With a decision soon to be made within a matter of days regarding possible Western intervention in Syria, some US websites have fallen prey to hackers. Foremost among these is the New York Times. As to who these hackers really are, that remains to be seen. The Australian IT company handling the domain of the New York Times indicated that the breach came from a domain reseller that was based in the US. The reseller has yet to be named.

To quote:

"Melbourne IT said credentials of one of its resellers (the username and password) were used to access a reseller account on Melbourne IT's systems." 
"Melbourne IT chief executive Theo Hnarakis, who announced on Tuesday he would step down by the end of the year, told Fairfax Media he wasn't prepared to name the reseller but said it was based in the US.

Initially and speaking speculatively it would seem that the propaganda machines are running in full force from all fronts. There are so many unverifiable pieces of information that are floating around and are being presented as facts.
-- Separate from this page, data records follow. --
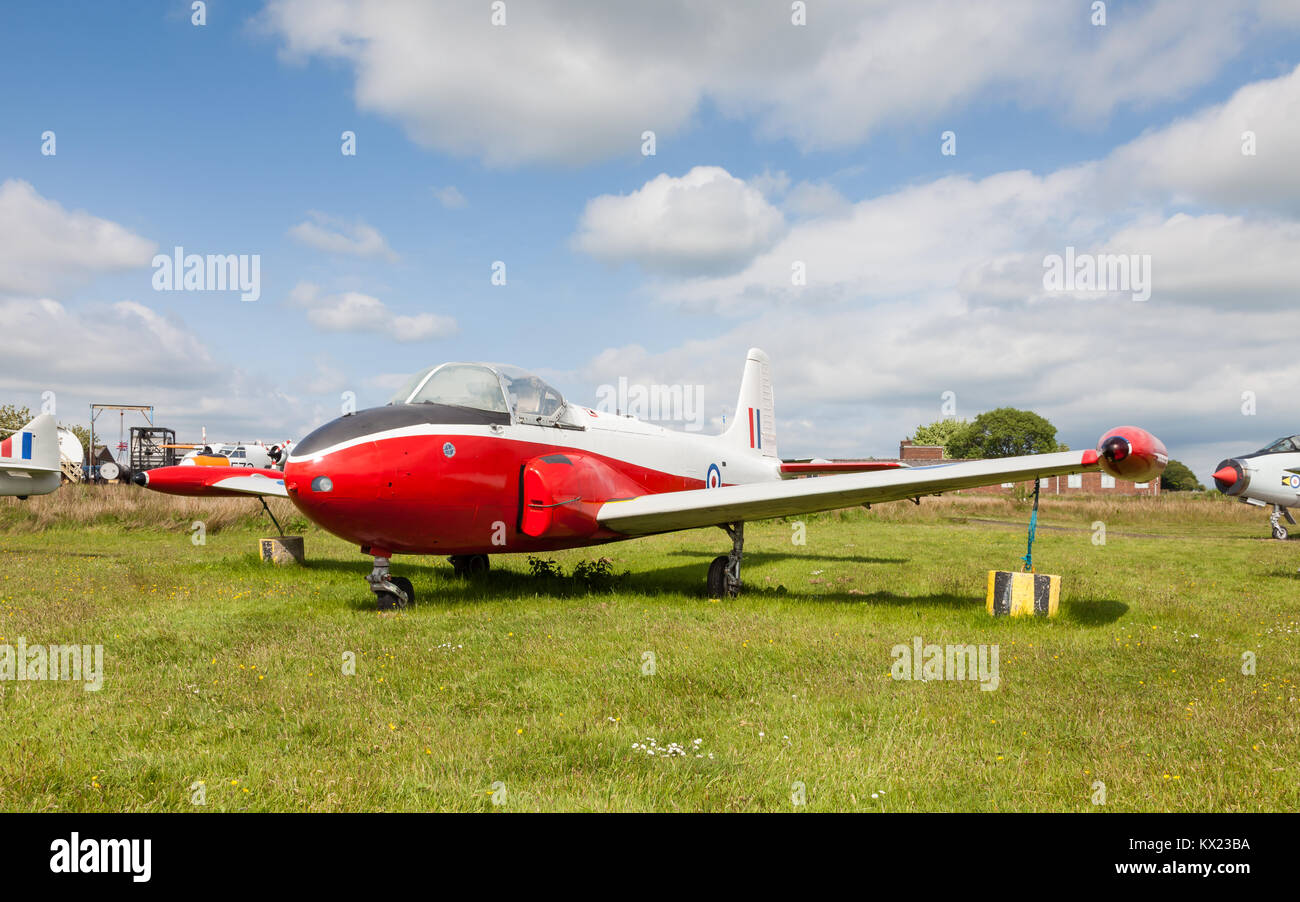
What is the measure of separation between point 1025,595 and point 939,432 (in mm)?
117576

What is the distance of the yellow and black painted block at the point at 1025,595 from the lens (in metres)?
8.48

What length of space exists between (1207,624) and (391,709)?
29.0 ft

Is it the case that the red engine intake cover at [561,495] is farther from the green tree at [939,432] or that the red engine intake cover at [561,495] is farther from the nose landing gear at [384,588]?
the green tree at [939,432]

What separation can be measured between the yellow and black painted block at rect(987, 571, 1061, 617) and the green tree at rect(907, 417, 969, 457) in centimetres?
11047

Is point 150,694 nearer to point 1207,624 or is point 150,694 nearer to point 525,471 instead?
point 525,471

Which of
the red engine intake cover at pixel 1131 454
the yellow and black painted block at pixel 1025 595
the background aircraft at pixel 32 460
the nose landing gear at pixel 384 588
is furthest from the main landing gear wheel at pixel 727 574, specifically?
the background aircraft at pixel 32 460

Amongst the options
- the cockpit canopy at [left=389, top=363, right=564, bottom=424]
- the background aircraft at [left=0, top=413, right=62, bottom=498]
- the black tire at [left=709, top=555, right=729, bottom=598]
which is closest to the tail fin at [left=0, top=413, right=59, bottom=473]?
the background aircraft at [left=0, top=413, right=62, bottom=498]

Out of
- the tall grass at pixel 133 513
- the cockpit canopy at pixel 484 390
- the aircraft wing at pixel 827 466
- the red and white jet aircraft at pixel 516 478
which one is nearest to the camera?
the red and white jet aircraft at pixel 516 478

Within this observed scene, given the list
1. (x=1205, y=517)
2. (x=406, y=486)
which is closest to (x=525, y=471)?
(x=406, y=486)

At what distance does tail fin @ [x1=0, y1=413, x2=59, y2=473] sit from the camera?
1648 cm

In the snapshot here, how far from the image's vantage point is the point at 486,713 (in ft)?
16.2

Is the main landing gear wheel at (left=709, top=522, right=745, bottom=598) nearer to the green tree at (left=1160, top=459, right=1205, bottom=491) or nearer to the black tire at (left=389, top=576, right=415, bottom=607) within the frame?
the black tire at (left=389, top=576, right=415, bottom=607)

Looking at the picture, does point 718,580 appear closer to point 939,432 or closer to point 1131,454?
point 1131,454

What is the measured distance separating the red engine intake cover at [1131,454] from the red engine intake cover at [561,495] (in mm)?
6016
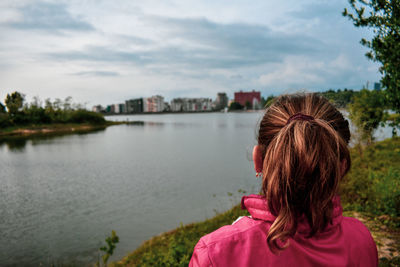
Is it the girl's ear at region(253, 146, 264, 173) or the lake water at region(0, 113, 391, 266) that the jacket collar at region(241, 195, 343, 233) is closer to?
the girl's ear at region(253, 146, 264, 173)

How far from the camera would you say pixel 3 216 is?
10.6 meters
Worst, everybody is speculating based on speculations based on propaganda. To such extent that meaningful discussion is becoming obliterated to the extremes. 

For one, posing the question of who these Syrian Electronic Army are seems quite circular in nature. Moreover, hacking the New York Times doesn't seem to make much sense if propaganda is their agenda. What would that accomplish except raise the suspicion against the US government itself?

Think about it. If Western information dissemination is what the Syrians are after, they should have hacked Google itself because of its capability to aggregate information not just from one US based newspaper but all over the world. 

This brings us to the hypothesis that the act of hacking was not meant to paralyze US media because that is practically impossible, but to send a message of confusion and further speculation. To be sure, it was meant to polarize the discourse and feed the fires of wanton speculation that would surely emanate from the act of hacking itself.